A quick review… all of these tools offer two issues: 1) false acceptance and false rejection. Both are undesirable and ruin the fun of voice interaction.
Let’s start with serial… here, you can have a primary wake up word followed by several commands. In this instance, the probability of a false accept or reject is the same for the single wake word. However, because you know that after the primary wake word, the user is going to ask one of the secondary commands, you can either lower the threshold for acceptance or use a trigger word that hasn’t been as robustly tuned. The primary wake word acts as a gatekeeper. You can also limit the time that a user has to speak one of the secondary commands.
Running triggers in parallel presents the option of having different onramps for different services. For example, you can use “Alexa” as a trigger word for accessing Alexa Voice Service and then have “Hello Device” or some other trigger to access a different voice service (maybe a custom one).
When running in parallel, the false accept rates likely have a summative quality meaning that the more parallel triggers you run, the more likely you are to trigger the device.

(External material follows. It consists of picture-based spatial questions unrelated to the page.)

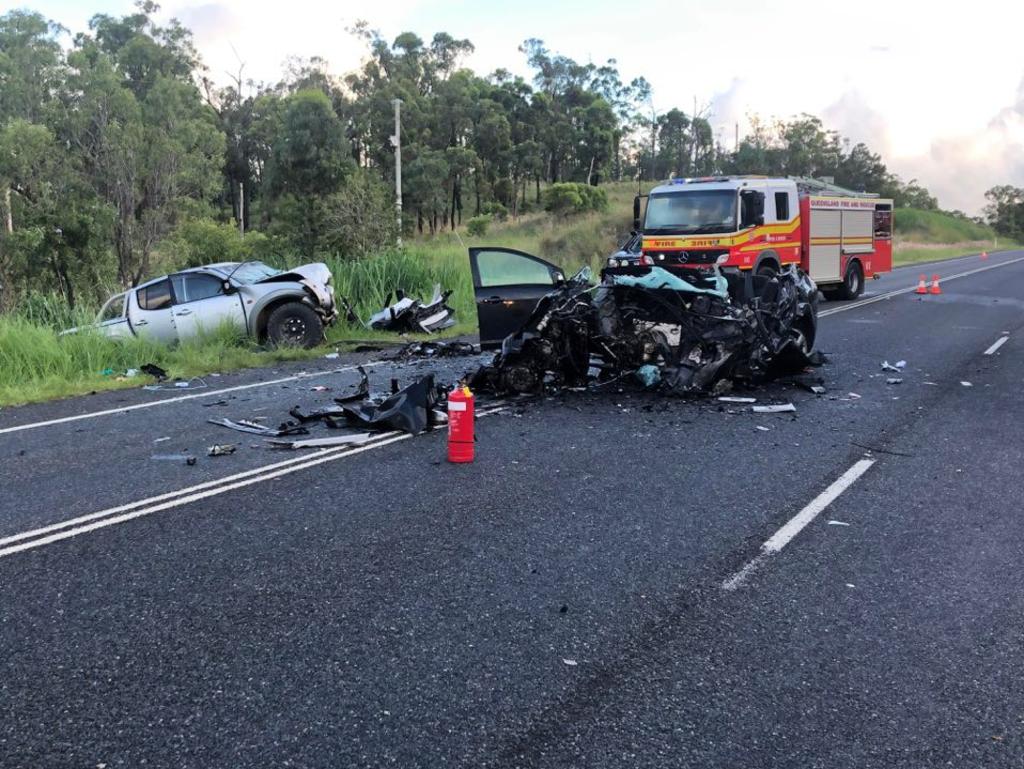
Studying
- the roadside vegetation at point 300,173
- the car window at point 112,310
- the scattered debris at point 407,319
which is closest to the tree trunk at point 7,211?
the roadside vegetation at point 300,173

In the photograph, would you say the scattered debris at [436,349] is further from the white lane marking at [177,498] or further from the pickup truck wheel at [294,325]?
the white lane marking at [177,498]

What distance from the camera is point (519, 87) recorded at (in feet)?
229

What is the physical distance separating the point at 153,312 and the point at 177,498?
779 centimetres

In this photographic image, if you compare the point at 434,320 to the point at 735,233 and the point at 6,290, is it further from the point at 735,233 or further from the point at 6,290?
the point at 6,290

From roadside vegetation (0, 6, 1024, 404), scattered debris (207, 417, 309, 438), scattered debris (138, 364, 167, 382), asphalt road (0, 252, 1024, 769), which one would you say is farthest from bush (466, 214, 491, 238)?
asphalt road (0, 252, 1024, 769)

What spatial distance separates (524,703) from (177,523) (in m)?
2.93

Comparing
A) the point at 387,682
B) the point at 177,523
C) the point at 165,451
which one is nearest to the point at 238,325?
the point at 165,451

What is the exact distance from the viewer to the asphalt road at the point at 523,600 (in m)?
2.99

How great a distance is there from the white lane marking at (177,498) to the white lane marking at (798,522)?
344 centimetres

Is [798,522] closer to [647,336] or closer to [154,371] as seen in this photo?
[647,336]

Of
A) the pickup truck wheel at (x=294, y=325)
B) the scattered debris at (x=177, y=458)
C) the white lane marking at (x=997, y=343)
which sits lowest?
the white lane marking at (x=997, y=343)

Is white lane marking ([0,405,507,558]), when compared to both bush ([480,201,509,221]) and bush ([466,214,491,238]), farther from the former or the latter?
bush ([480,201,509,221])

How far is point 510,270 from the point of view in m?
10.5

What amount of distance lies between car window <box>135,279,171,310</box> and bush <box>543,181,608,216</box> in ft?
140
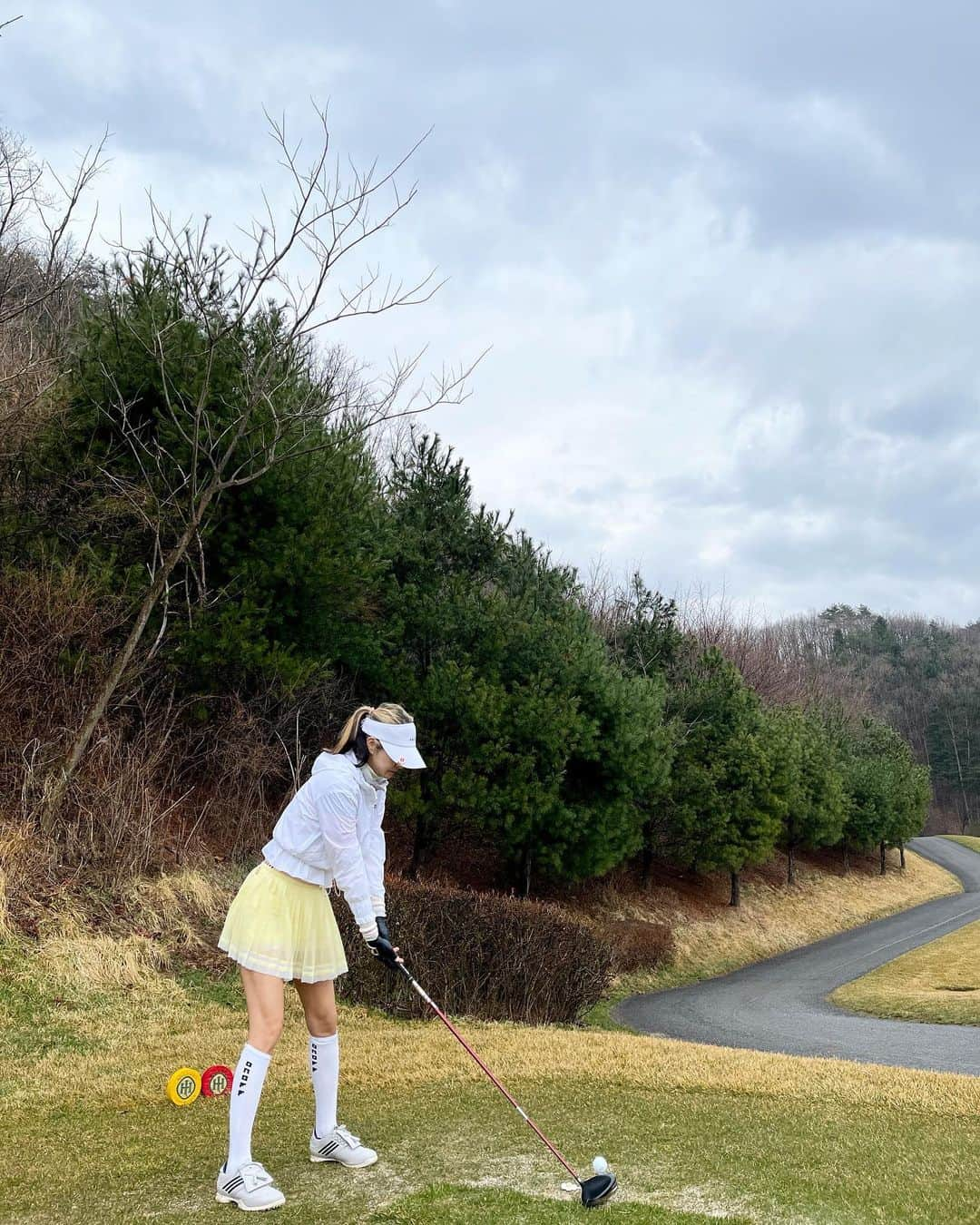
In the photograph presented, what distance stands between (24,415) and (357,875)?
1373 centimetres

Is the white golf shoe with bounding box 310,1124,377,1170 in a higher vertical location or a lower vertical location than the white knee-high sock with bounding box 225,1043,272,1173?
lower

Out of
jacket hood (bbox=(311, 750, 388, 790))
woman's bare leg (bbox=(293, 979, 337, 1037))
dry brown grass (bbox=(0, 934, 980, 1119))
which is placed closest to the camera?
jacket hood (bbox=(311, 750, 388, 790))

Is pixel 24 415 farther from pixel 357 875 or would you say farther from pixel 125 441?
pixel 357 875

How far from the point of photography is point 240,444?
15.5 meters

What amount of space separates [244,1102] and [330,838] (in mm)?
1098

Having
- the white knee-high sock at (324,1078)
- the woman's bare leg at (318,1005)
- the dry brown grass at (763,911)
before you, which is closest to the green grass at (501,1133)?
the white knee-high sock at (324,1078)

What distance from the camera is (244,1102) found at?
410cm

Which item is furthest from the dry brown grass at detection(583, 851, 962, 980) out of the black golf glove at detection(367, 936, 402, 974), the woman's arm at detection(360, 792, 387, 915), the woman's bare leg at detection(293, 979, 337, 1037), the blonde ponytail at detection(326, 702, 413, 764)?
the blonde ponytail at detection(326, 702, 413, 764)

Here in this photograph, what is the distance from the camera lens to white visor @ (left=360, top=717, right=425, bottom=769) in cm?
439

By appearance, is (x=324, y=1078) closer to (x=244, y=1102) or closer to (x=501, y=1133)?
(x=244, y=1102)

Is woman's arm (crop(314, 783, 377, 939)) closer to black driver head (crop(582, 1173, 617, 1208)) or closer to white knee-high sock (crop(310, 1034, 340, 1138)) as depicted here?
white knee-high sock (crop(310, 1034, 340, 1138))

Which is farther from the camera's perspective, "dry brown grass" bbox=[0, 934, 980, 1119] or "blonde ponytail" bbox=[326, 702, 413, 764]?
"dry brown grass" bbox=[0, 934, 980, 1119]

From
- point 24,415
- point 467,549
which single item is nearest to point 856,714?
point 467,549

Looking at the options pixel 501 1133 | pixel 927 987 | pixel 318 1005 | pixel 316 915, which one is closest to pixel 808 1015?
pixel 927 987
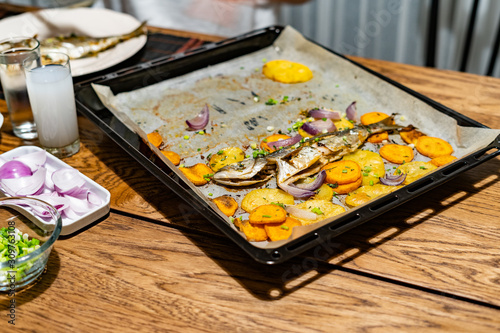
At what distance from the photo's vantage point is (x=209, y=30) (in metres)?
4.21

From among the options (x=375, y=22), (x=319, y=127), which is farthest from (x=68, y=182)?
(x=375, y=22)

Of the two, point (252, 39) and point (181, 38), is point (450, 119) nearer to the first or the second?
point (252, 39)

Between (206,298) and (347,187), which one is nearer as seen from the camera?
(206,298)

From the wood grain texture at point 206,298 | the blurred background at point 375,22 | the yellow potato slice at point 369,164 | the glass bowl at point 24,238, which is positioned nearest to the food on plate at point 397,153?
the yellow potato slice at point 369,164

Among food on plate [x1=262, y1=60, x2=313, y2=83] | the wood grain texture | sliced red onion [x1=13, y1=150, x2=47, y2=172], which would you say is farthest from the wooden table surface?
food on plate [x1=262, y1=60, x2=313, y2=83]

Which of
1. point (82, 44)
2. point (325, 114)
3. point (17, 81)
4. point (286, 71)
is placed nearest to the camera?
point (17, 81)

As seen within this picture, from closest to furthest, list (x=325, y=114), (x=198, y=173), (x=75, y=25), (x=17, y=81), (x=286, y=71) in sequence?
(x=198, y=173) < (x=17, y=81) < (x=325, y=114) < (x=286, y=71) < (x=75, y=25)

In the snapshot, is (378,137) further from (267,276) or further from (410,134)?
(267,276)

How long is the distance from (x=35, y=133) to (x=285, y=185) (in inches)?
→ 32.8

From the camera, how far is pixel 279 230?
1.17 meters

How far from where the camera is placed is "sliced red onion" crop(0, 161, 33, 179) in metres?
1.33

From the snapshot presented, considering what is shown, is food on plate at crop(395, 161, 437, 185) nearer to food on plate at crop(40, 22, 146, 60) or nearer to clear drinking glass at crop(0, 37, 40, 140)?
clear drinking glass at crop(0, 37, 40, 140)

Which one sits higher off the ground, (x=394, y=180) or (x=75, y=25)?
(x=75, y=25)

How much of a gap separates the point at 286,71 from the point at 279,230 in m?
Result: 0.86
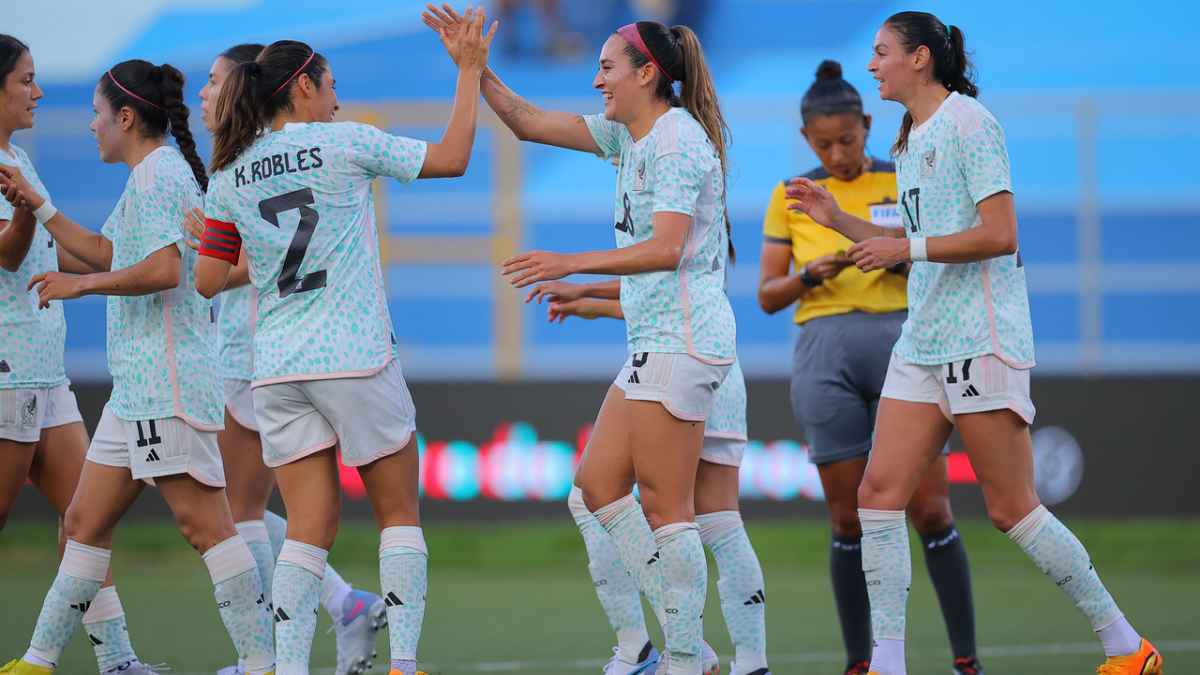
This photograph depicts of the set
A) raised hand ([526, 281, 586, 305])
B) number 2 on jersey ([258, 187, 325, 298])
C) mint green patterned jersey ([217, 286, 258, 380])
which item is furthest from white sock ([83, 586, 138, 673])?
raised hand ([526, 281, 586, 305])

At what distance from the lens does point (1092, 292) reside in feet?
36.2

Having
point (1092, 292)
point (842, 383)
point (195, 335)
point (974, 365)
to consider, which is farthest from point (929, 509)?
point (1092, 292)

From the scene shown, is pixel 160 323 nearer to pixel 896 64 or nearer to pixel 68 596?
pixel 68 596

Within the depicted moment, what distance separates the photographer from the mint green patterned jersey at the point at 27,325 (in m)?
5.45

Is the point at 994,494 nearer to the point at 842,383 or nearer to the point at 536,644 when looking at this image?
the point at 842,383

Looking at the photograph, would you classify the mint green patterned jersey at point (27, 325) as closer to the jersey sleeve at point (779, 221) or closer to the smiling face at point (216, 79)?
the smiling face at point (216, 79)

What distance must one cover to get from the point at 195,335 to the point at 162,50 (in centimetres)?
1544

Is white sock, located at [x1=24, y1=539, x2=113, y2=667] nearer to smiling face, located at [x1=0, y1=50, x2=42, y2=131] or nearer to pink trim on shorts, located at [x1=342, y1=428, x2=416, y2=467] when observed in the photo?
pink trim on shorts, located at [x1=342, y1=428, x2=416, y2=467]

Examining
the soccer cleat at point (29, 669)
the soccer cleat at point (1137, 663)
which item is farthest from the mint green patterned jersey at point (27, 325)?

The false reject rate is likely to remain the same being hat the user only speaks one phrase at a time.
With parallel, there is also the idea of running two or more different trigger engines, which could be required to agree with each other before allowing the trigger to be accepted. The potential issue here is that the two engines would need to share the same resource and that could lead to problems (e.g. running both Kitt.AI and Sensory at the same time and then having a state machine run between them).
The other parallel approach with a voting system is hybrid triggers. Here, one trigger runs on a DSP or other low power chip and another runs on the application processor. Both would need to agree to accept the trigger.
As more devices become voice enabled, the need to implement different voice triggering scenarios increases. With security a major concern, even more options involving biometrics or authentication will become necessary.